Collins v. Hughes & Riddle

Decision Date01 April 1938
Docket Number30132
Citation278 N.W. 888,134 Neb. 380
PartiesHENRY S. COLLINS, APPELLEE, v. HUGHES & RIDDLE ET AL., APPELLANTS
CourtNebraska Supreme Court

APPEAL from the district court for Douglas county: WILLIS G. SEARS JUDGE. Reversed.

REVERSED.

Syllabus by the Court.

1. A " caret" is a definite character of the English language clearly defined and established by immemorial usage.

2. " Where a written instrument shows upon its face a material and obvious alteration, the presumption of law is that such alteration was made before the instrument was finally executed and delivered." Dorsey v. Conrad, 49 Neb. 443, 68 N.W. 645.

3. " Such an instrument may go in evidence in the first instance, leaving the parties to such explanation of the alteration as they may choose to offer." Dorsey v. Conrad, supra.

4. " The value of testimony where the witness refuses to testify positively to the facts, is for the jury to determine, and will vary with the surrounding circumstances and the manner and appearance of the witness." 14 Encyclopedia of Evidence, 142.

5. In the instant case, as there was presented evidence of the facts surrounding and attending the actual execution of the release in controversy, the presumption that the alterations appearing on the instrument were made before its execution was removed, and the question as to how, or when, or with what motive the alterations were made and the five typewritten words inserted was for the triers of fact to determine under all of the evidence.

6. " When the amount received in settlement is grossly inadequate to compensate for the injuries sustained, that fact may be considered, with other evidence, as tending to show unfair practice, that the party has been overreached, and that the minds of the parties never met in the consummation of a valid contract." Perry v. Omaha Electric Light & Power Co., 99 Neb. 730, 157 N.W. 921.

7. Where parties fairly and honestly intend to and do settle their controversy for known injuries received, but there are injuries wholly unknown to the parties, of a serious character, which are not taken into consideration, a release given in settlement of the injuries, although purporting to be a release of all damages that may thereafter accrue, will be set aside, on the ground of mutual mistake, as inequitable, unjust, and not complying with the intention of the parties.

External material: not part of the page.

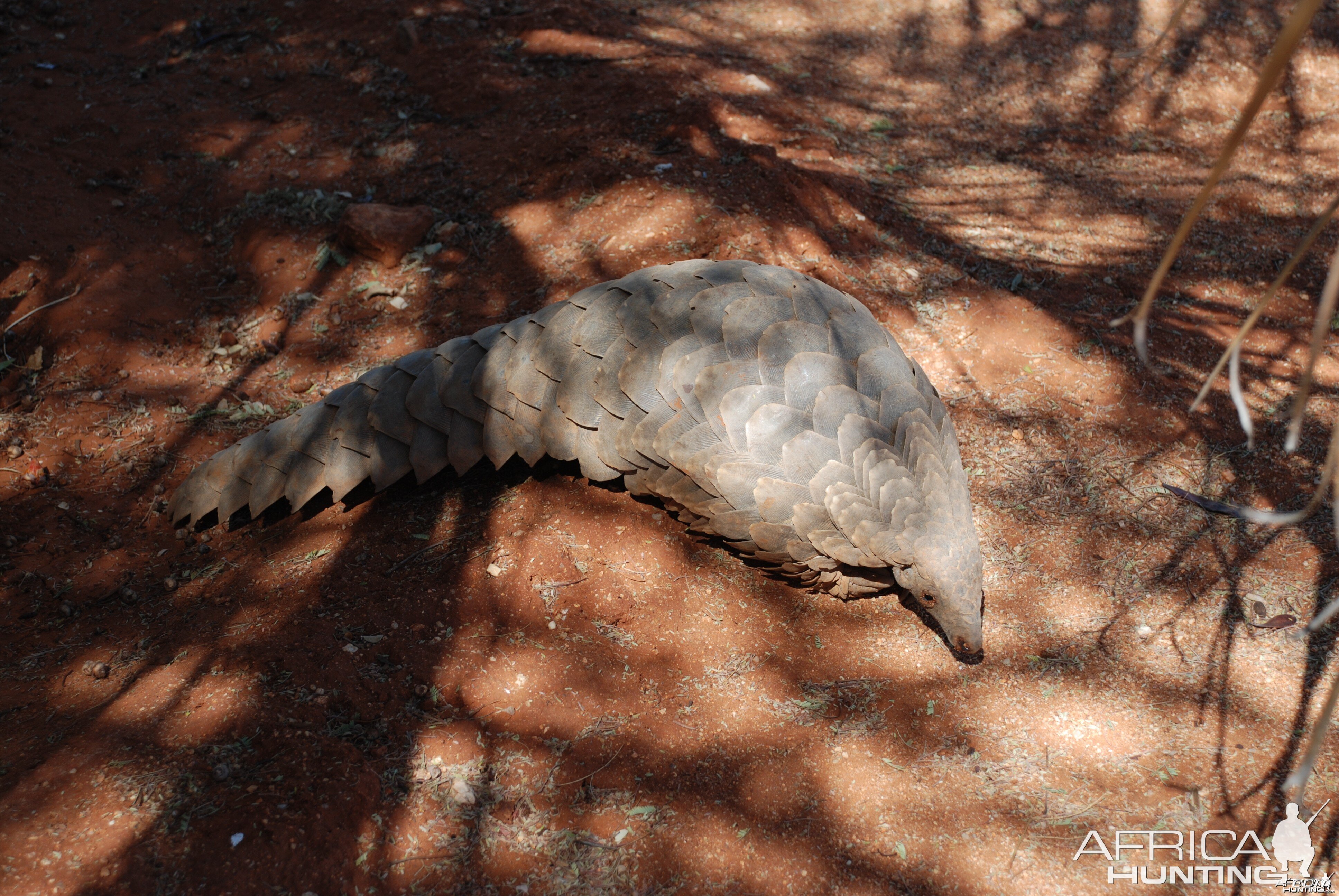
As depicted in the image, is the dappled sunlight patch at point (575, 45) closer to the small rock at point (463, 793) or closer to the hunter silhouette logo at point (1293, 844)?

8. " An exception to the rule requiring the restoration of the consideration as a condition precedent to rescission exists in those cases in which the party rescinding would be entitled to retain the money or property received, even though the compromise be set aside, or where the payment was a gratuity or related to a part of the cause of action. An offer to return is also unnecessary if the judgment asked for will accomplish that result, or where plaintiff is not suing to rescind the new agreement, but his action is on his original demand." 12 C.J. 356.

9. A verdict so clearly excessive as to induce the belief on the part of the reviewing court that it must have been found through passion, prejudice, mistake, or some means not apparent in the record, will be set aside and a new trial awarded.

Appeal from District Court, Douglas County; Sears, Judge.

Action by Henry Collins against Hughes & Riddle and others, to recover for injuries sustained in an automobile collision. From a judgment for plaintiff, defendants appeal, and plaintiff cross-appeals.

Reversed and remanded.

Gaines, McLaughlin & Gaines and Harold A. Palmer, for appellants.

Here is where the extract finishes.